Rewrite sanitize_name to better preserve filenames.

The previous version of sanitize_name dropped all unicode characters and mangled filenames with multiple `.`s in the extension, leading to confusing URLs for files uploaded to Zulip. Fixes #321. [tweaked significantly by tabbott]
2016-03-13 14:59:33 +05:30 · 2016-03-13 14:59:33 +05:30 · e0ef1a991e
parent 4a50336476
commit e0ef1a991e
2 changed files with 36 additions and 8 deletions
--- a/zerver/lib/upload.py
+++ b/zerver/lib/upload.py
@ -2,6 +2,9 @@ from __future__ import absolute_import

 from django.conf import settings
 from django.template.defaultfilters import slugify
+from django.utils.encoding import force_text
+from django.utils.safestring import mark_safe
+import unicodedata

 from zerver.lib.avatar import user_avatar_hash

@ -13,6 +16,7 @@ from zerver.models import get_user_profile_by_id

 import base64
 import os
+import re
 from PIL import Image, ImageOps
 from six.moves import cStringIO as StringIO
 import random
@ -28,15 +32,26 @@ import random
 # This is great, because passing the pseudofile object that Django gives
 # you to boto would be a pain.

-# To come up with a s3 key we randomly generate a "directory". The "file
-# name" is the original filename provided by the user run through Django's
-# slugify.
+# To come up with a s3 key we randomly generate a "directory". The
+# "file name" is the original filename provided by the user run
+# through a sanitization function.

-def sanitize_name(name):
-    split_name = name.split('.')
-    base = ".".join(split_name[:-1])
-    extension = split_name[-1]
-    return slugify(base) + "." + slugify(extension)
+def sanitize_name(value):
+    """
+    Sanitizes a value to be safe to store in a Linux filesystem, in
+    S3, and in a URL.  So unicode is allowed, but not special
+    characters other than ".", "-", and "_".
+
+    This implementation is based on django.utils.text.slugify; it is
+    modified by:
+    * hardcoding allow_unicode=True.
+    * adding '.' and '_' to the list of allowed characters.
+    * preserving the case of the value.
+    """
+    value = force_text(value)
+    value = unicodedata.normalize('NFKC', value)
+    value = re.sub('[^\w\s._-]', '', value, flags=re.U).strip()
+    return mark_safe(re.sub('[-\s]+', '-', value, flags=re.U))

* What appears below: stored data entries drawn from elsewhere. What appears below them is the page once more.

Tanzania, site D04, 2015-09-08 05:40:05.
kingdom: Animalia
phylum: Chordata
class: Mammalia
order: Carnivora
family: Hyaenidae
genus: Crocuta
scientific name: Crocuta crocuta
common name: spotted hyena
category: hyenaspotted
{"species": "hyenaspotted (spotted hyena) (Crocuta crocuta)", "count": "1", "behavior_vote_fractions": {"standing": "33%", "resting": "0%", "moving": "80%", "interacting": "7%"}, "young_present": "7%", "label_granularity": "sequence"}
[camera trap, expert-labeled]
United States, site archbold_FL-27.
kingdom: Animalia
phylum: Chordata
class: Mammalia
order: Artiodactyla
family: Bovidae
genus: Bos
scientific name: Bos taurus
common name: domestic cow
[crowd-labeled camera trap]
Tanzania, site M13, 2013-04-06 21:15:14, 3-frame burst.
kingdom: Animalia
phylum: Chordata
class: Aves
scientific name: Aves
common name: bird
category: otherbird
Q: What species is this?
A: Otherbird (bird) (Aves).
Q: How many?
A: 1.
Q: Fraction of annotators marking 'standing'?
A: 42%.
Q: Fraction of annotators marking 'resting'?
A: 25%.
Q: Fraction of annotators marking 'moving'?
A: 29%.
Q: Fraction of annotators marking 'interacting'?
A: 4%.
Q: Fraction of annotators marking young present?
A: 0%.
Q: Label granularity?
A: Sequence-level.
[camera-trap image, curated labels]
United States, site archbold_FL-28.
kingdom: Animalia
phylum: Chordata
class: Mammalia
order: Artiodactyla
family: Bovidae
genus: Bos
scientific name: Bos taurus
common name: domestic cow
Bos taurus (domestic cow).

 def random_name(bytes=60):
    return base64.urlsafe_b64encode(os.urandom(bytes))
--- a/zerver/test_external.py
+++ b/zerver/test_external.py
@ -17,6 +17,7 @@ from zerver.lib.actions import compute_mit_user_fullname
 from zerver.lib.test_helpers import AuthedTestCase
 from zerver.models import get_user_profile_by_email
 from zerver.lib.test_runner import slow
+from zerver.lib.upload import sanitize_name

 import time
 import ujson
@ -227,3 +228,15 @@ class GCMTokenTests(AuthedTestCase):
        result = self.client.post('/json/users/me/android_gcm_reg_id', {'token':token})
        self.assert_json_success(result)

+class SanitizeNameTests(TestCase):
+    def test_file_name(self):
+        self.assertEquals(sanitize_name(u'test.txt'), u'test.txt')
+        self.assertEquals(sanitize_name(u'.hidden'), u'.hidden')
+        self.assertEquals(sanitize_name(u'.hidden.txt'), u'.hidden.txt')
+        self.assertEquals(sanitize_name(u'tarball.tar.gz'), u'tarball.tar.gz')
+        self.assertEquals(sanitize_name(u'.hidden_tarball.tar.gz'), u'.hidden_tarball.tar.gz')
+        self.assertEquals(sanitize_name(u'Testing{}*&*#().ta&&%$##&&r.gz'), u'Testing.tar.gz')
+        self.assertEquals(sanitize_name(u'*testingfile?*.txt'), u'testingfile.txt')
+        self.assertEquals(sanitize_name(u'snowman☃.txt'), u'snowman.txt')
+        self.assertEquals(sanitize_name(u'테스트.txt'), u'테스트.txt')
+        self.assertEquals(sanitize_name(u'~/."\`\?*"u0`000ssh/test.t**{}ar.gz'), u'.u0000sshtest.tar.gz')